Division. So a situation which everyone else in the family- including the children is actively happy with! and looks forward to, and which looks as if contributes to a happy loving relationship has to be stopped because the children's father has an "intuitive parenting preference" about the sleeping arrangements at someone else's house for a couple of days?

velvetspoon Tue 18-Feb-14 12:11:30

I think either your DH sleeps on the sofa so your mum can have the double and you and the DC have the twin beds.

Or he shuts up about it.

Your mum should not have to give up a bed. If he doesn't like the sleeping arrangements, he should be prepared to put up with a bit of discomfort to change them...

WorrySighWorrySigh Tue 18-Feb-14 12:17:54

I do agree with divisionbyzero. I cant put my finger on why this always made me uncomfortable when my DCs were small but it did. I felt equally uncomfortable whether it was DM or DPiL. Actually I felt more uncomfortable about DM as I felt she engineered this where with DPiL it was necessity only.

Katnisscupcake Tue 18-Feb-14 12:20:06

I don't see a problem either, but maybe your DH's personal situation was different and he's not comfortable with it, as others have said.

I didn't sleep with my Grandparents, but my favorite time of the day for me when I spent the holidays with them, was to crawl into Nan's bed first thing in the morning after Grandad had got up for work. He would bring us all (Nan, DSIS and I) in a cup of tea in a proper china cup and saucer and we all had to sit still and not rock the bed while we drank it.

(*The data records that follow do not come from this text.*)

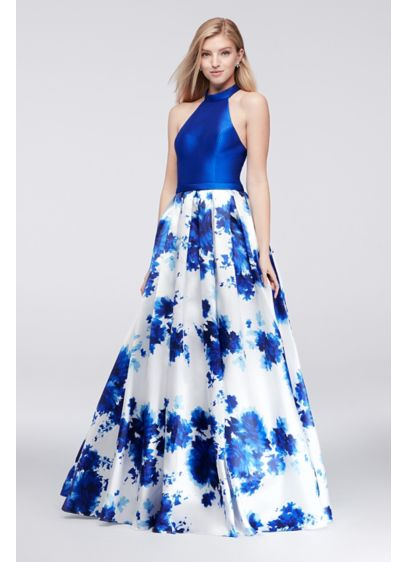Long Ballgown Halter Cocktail and Party Dress - Colors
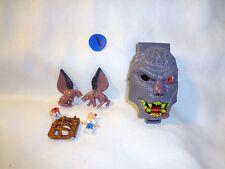 Mighty Max Horror Heads Werewolf 100% Complete Set Playset Bluebird Toys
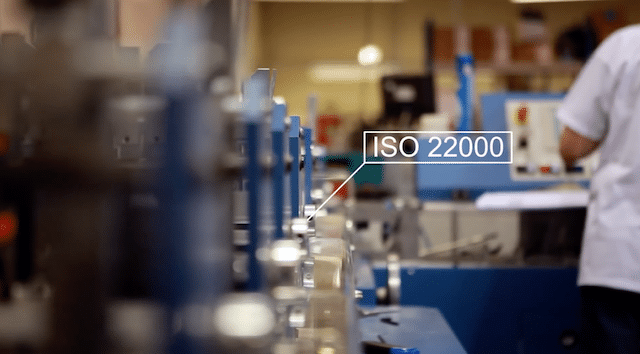 Sécurité des aliments : Révision de la norme ISO 22000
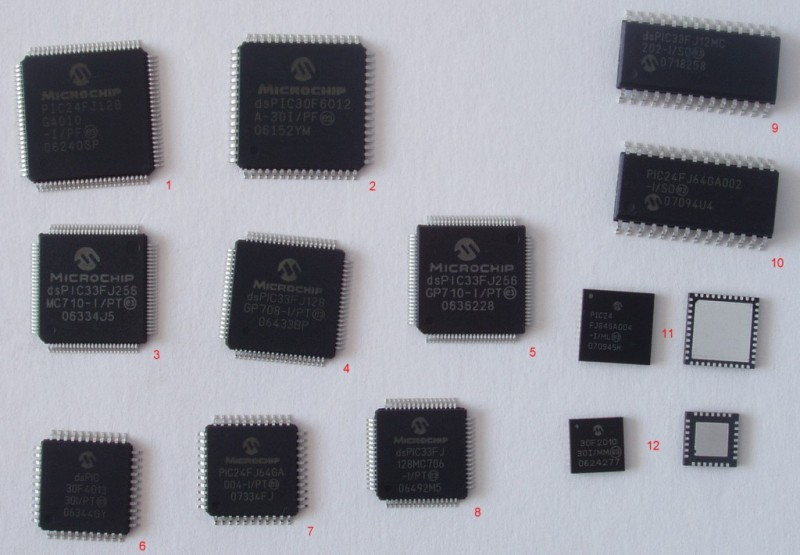 PIC line of microcontrollers from Microchip Technology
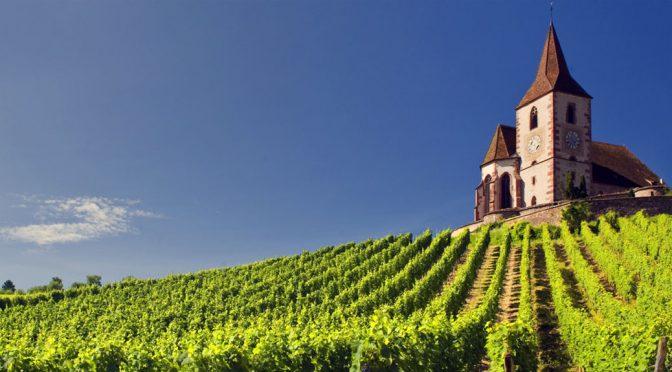 2014 Domaine David Ermel, Gewurztraminer, Alsace, Frankrig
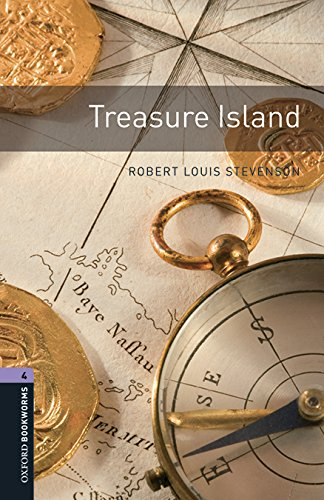 Oxford Bookworms Library: Oxford Bookworms 4. Treasure Island MP3 Pack
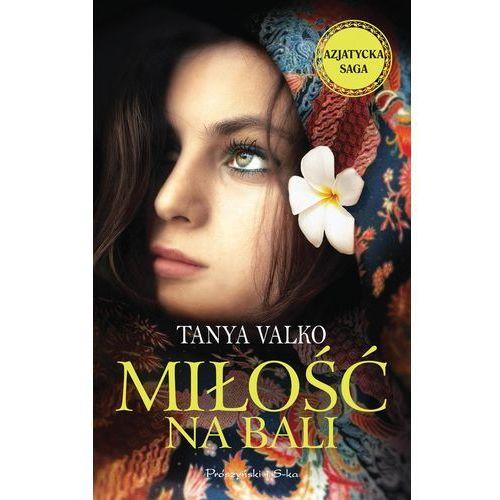 Miłość na Bali - Dostawa zamówienia do jednej ze 170 księgarni Matras za DARMO (2015)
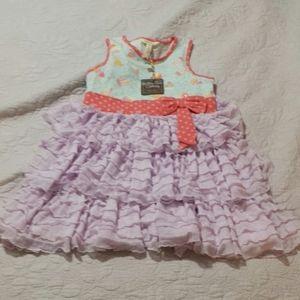 NWT Matilda Jane Girls Ruffle Dress Size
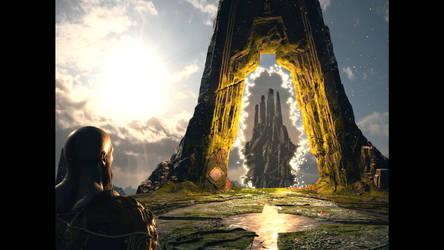 God of War. The bridge to Jotunheim.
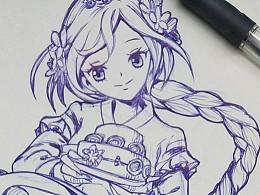 练习画小姐姐1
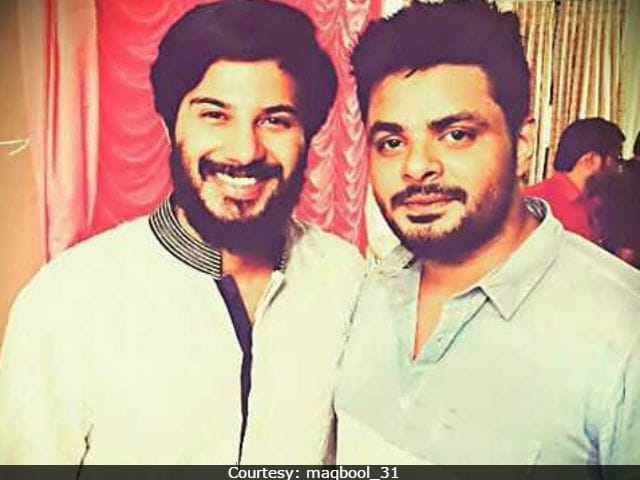 Dulquer Salmaan Was My Childhood Hero, Says Actor Maqbool Salman
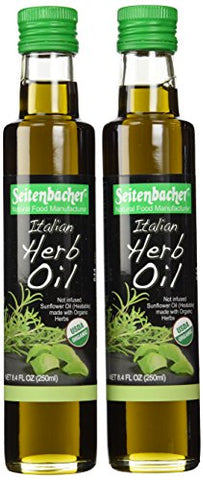 Seitenbacher Italian Herb Oil, 8.4-Ounce, 2 Count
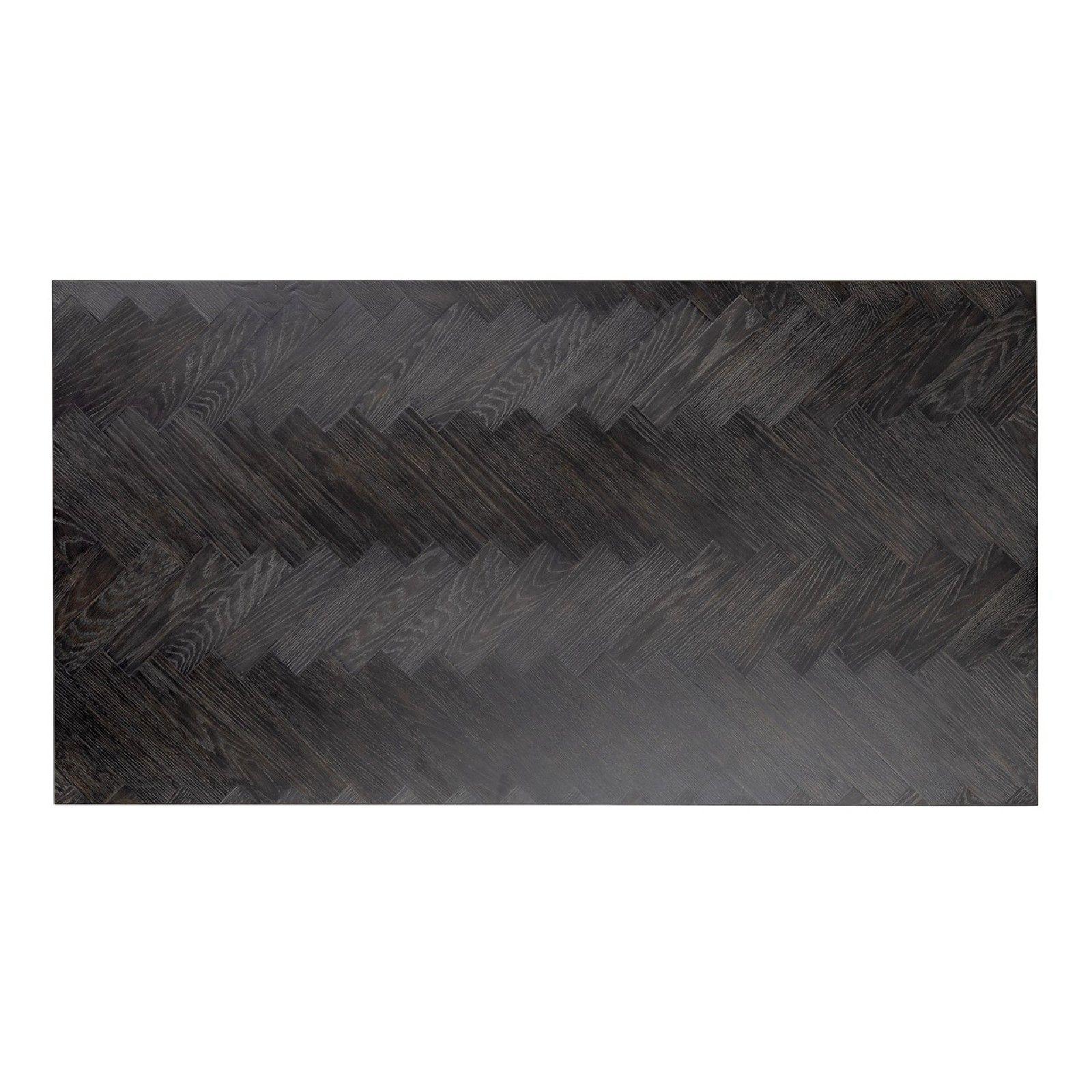 Table de salon Blackbone silver 150x80 (Block) Tables basses rectangulaires - 451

Then we'd all lie down in the bed, roll up onto our shoulders and do bicycles in the air with our legs!!!

I miss them soooo much. My Nan died 22 years ago and I still dream about her most nights. sad

GilmoursPillow Tue 18-Feb-14 12:22:12

We live overseas. When the DC and I go to stay with my Mum I sleep in my old room with DS (which is my stepdad's room; he and my Mum sleep apart due to his snoring grin )
My stepdad decamps to the tiny spare room and my soon-to-be 15 year old DD still likes to sleep with Nanny. Nanny's not so keen LOL!

divisionbyzero Tue 18-Feb-14 12:36:43

@Martorana - not at all. I am offering insight a reasonable person could use to understand, and therefore bring about some kind of satisfactory agreement in a reasonable way.

People are, as ever, free to be totalitarian about things if they prefer a war to a resolution.

I felt the suggestion that the dad give up his bed for the mum was ok, although if it was my mum I might feel a bit naughty making someone else give up their bed for her and stay warm and comfortable in mine. smile

Martorana Tue 18-Feb-14 12:50:49

Why is it being totalitarian to say that an arrangement that everyone else is happy with has to be changed because one person doesn't like it for reasons he can't even articulate?

RedFocus Tue 18-Feb-14 13:06:29

I really can't be arsed with sharing and everyone fannying about trying to find somewhere to sleep so I would have booked a hotel for us instead!

flamby Tue 18-Feb-14 16:36:18

Division - did you notice they are staying in the grandparents' house? The children's room isn't being used as a doss house by adults and the one who is being moved around to accommodate everyone is the grandmother.

If it is a twin room, could the DC share one bed with the GM in the other twin? It seems a shame for your mum to be on the sofa in her own home, especially given that she is caring for your dad and has a houseful of guests to look after too. I would be annoyed if a guest suggested I do it!

I used to share my room (in separate beds - my GM had the bed and I slept on the floor) every Christmas with my GM until I was a teenager. We were very close and I thought it was great. I think the rest of my cousins were actually pretty jealous as everyone wanted more GM time.

It is hard for me to understand where your DH is coming from but since he is the one who has an issue, I'd say it is up to him to suggest a resolution that doesn't involve your mum sleeping on the sofa.

Martorana Tue 18-Feb-14 17:03:46

"It is hard for me to understand where your DH is coming from but since he is the one who has an issue, I'd say it is up to him to suggest a resolution that doesn't involve your mum sleeping on the sofa."

And a resolution which does not leave anyone feeing that they are not to be trusted. Or anyone else feeing that they have been deprived of a happy part of their childhood.